*Work required*
Quote word for word from the line holding "Rotunda Bar and Restaurant by null" to the last line below, including both, and omit any pictures.

*Collected data*
************
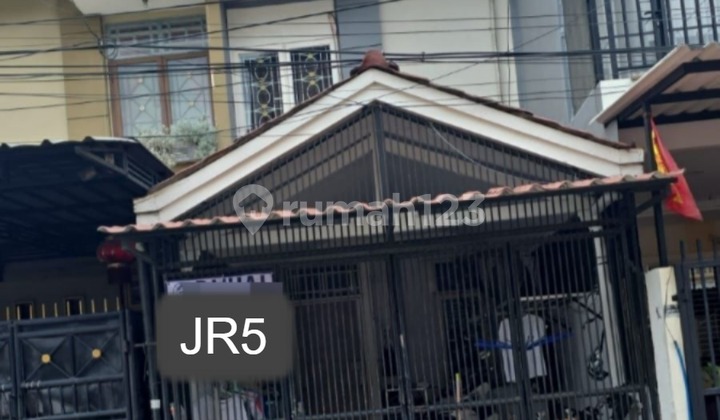 Dijual Rumah Termurah & Bebas Banjir Di Taman Palem Lestari 1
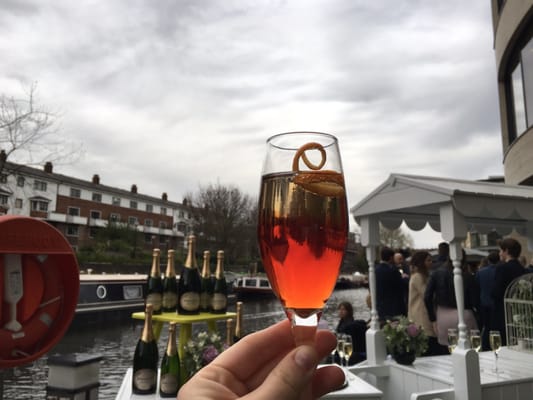 Rotunda Bar and Restaurant by null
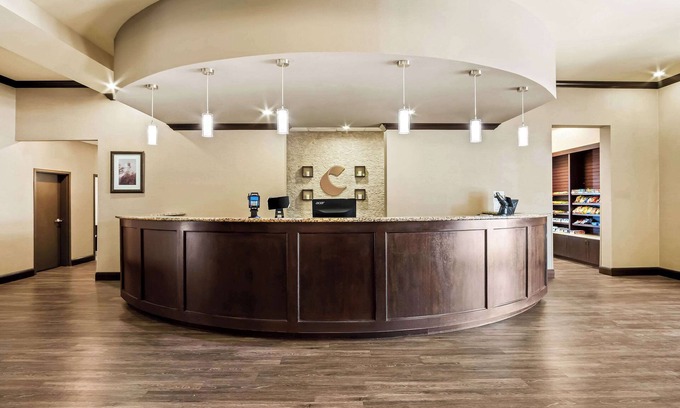 Frisco Hotel | Comfort Suites Frisco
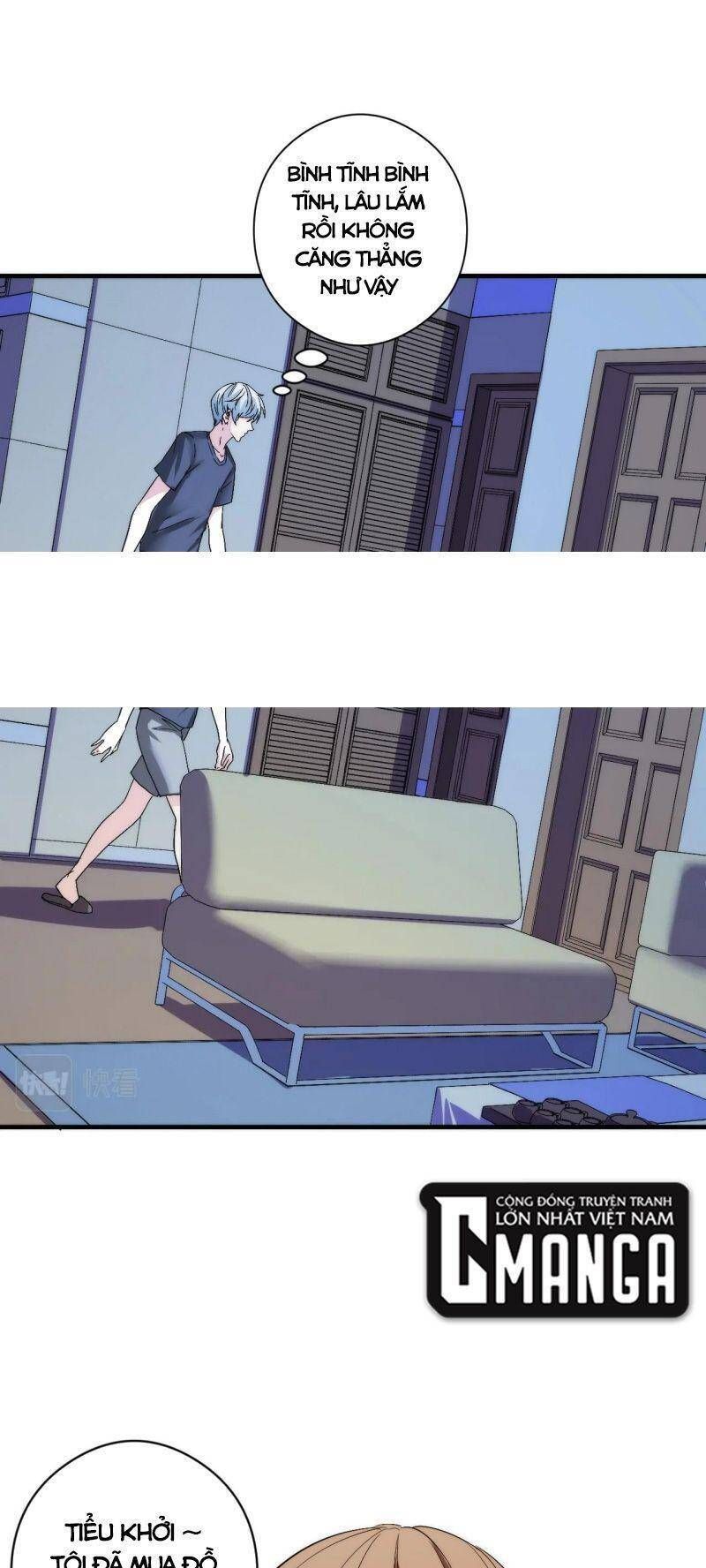 đọc truyện Trở Thành Thần Chủ Cthulhu Chương 55 ảnh 19 tại Thiên Thai Truyện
************
*Solution to this task*
 Rotunda Bar and Restaurant by null
 Frisco Hotel | Comfort Suites Frisco
 đọc truyện Trở Thành Thần Chủ Cthulhu Chương 55 ảnh 19 tại Thiên Thai Truyện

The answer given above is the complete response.